Saved entries:
================
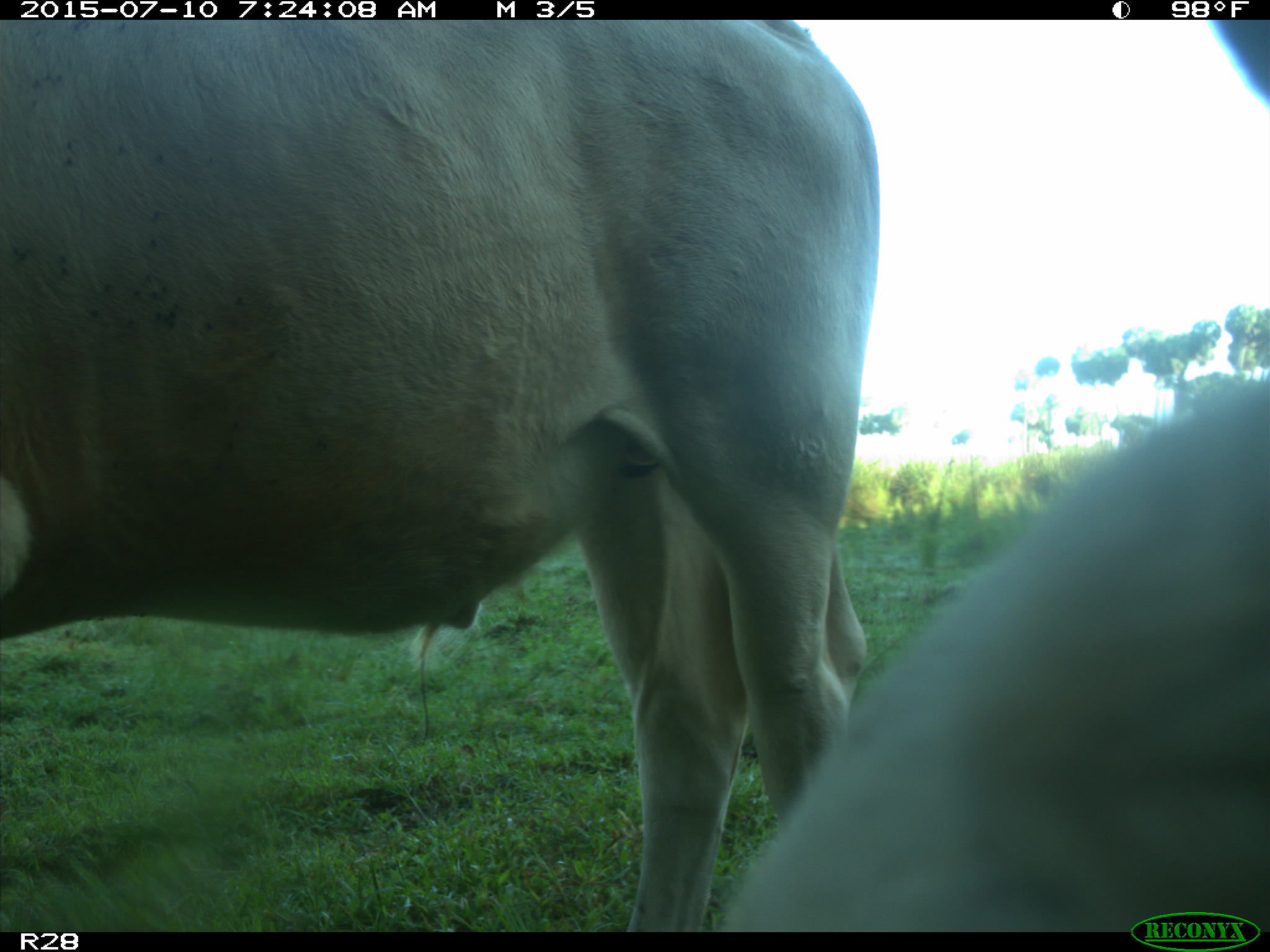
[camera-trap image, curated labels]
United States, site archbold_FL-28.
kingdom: Animalia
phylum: Chordata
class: Mammalia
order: Artiodactyla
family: Bovidae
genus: Bos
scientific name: Bos taurus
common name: domestic cow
Bos taurus (domestic cow).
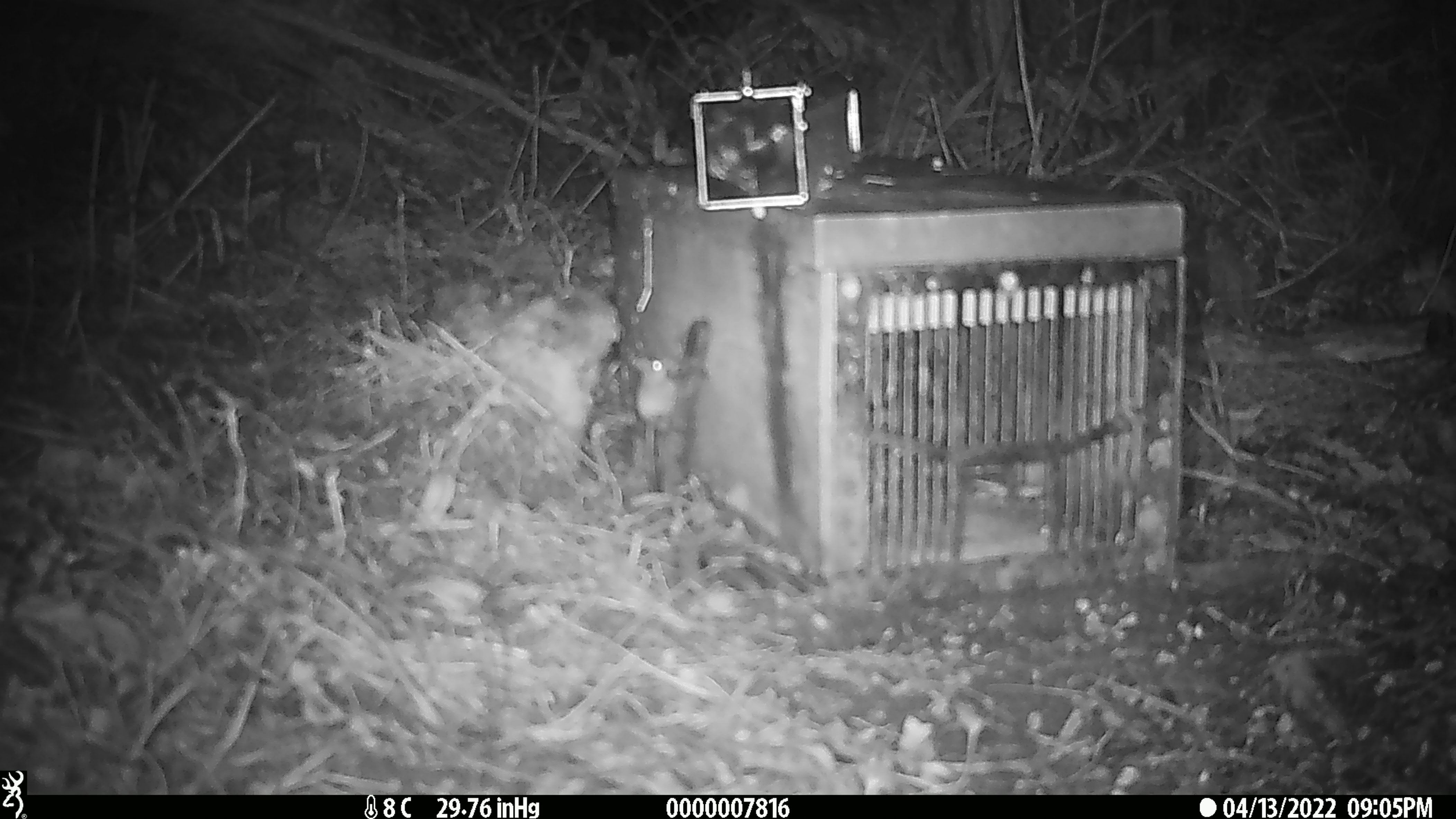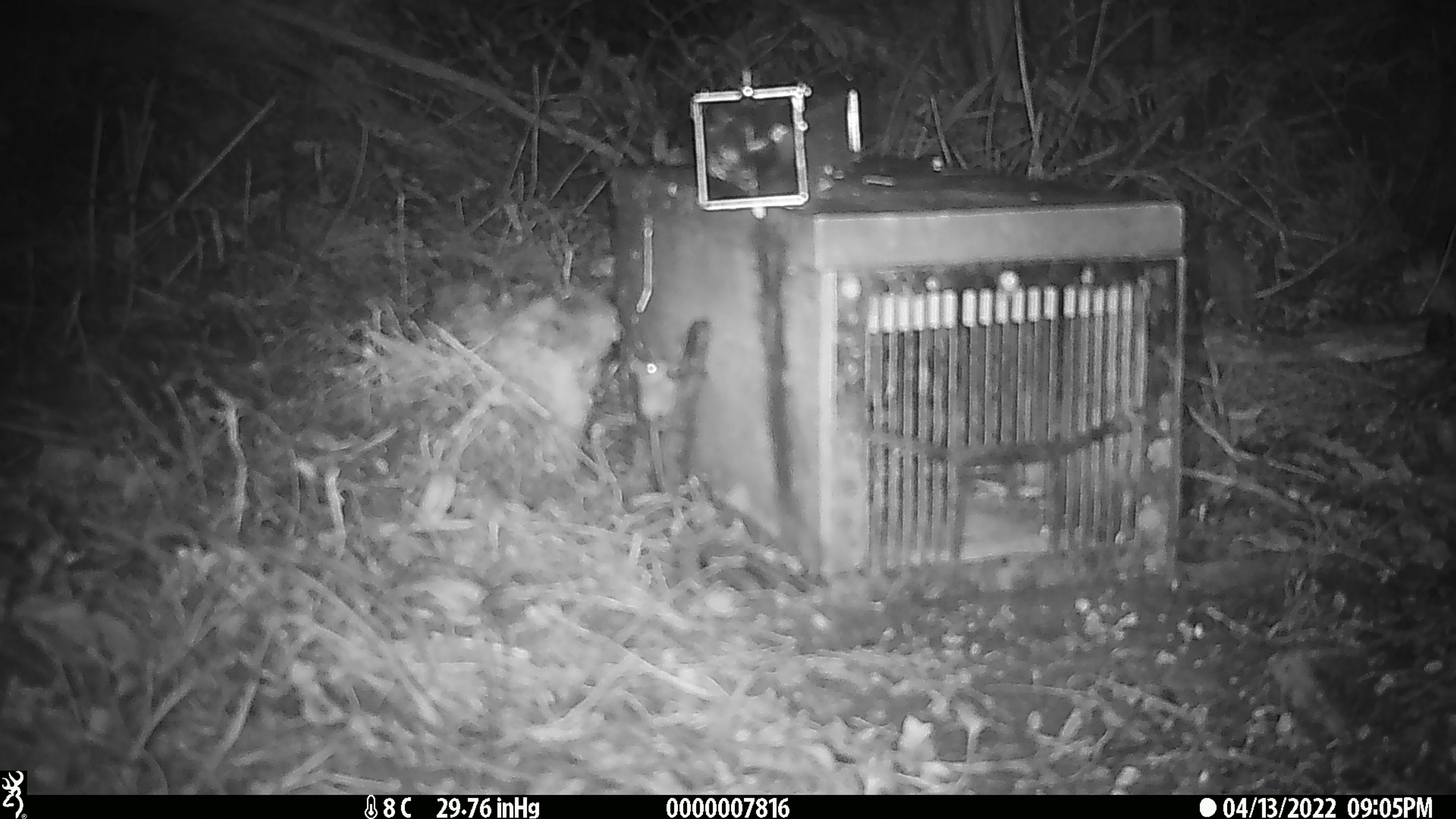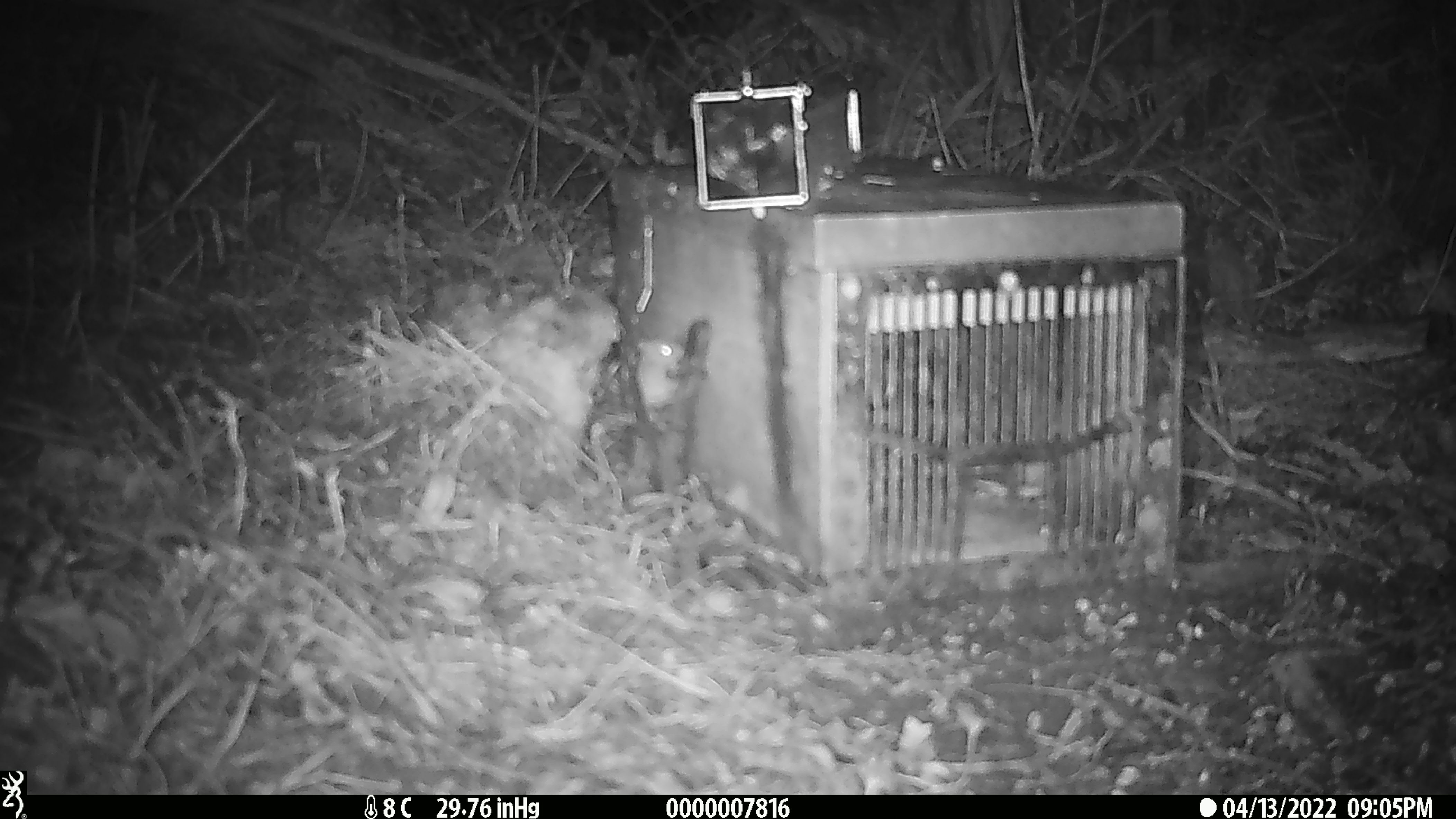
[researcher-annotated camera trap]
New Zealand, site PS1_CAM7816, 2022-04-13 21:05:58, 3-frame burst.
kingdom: Animalia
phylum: Chordata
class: Mammalia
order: Rodentia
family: Muridae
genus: Mus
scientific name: Mus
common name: mouse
================
* _Exercise goal_: Give the entries again without a single change, but with no pictures.

* _Exercise solution_:
[camera-trap image, curated labels]
United States, site archbold_FL-28.
kingdom: Animalia
phylum: Chordata
class: Mammalia
order: Artiodactyla
family: Bovidae
genus: Bos
scientific name: Bos taurus
common name: domestic cow
Bos taurus (domestic cow).
[researcher-annotated camera trap]
New Zealand, site PS1_CAM7816, 2022-04-13 21:05:58, 3-frame burst.
kingdom: Animalia
phylum: Chordata
class: Mammalia
order: Rodentia
family: Muridae
genus: Mus
scientific name: Mus
common name: mouse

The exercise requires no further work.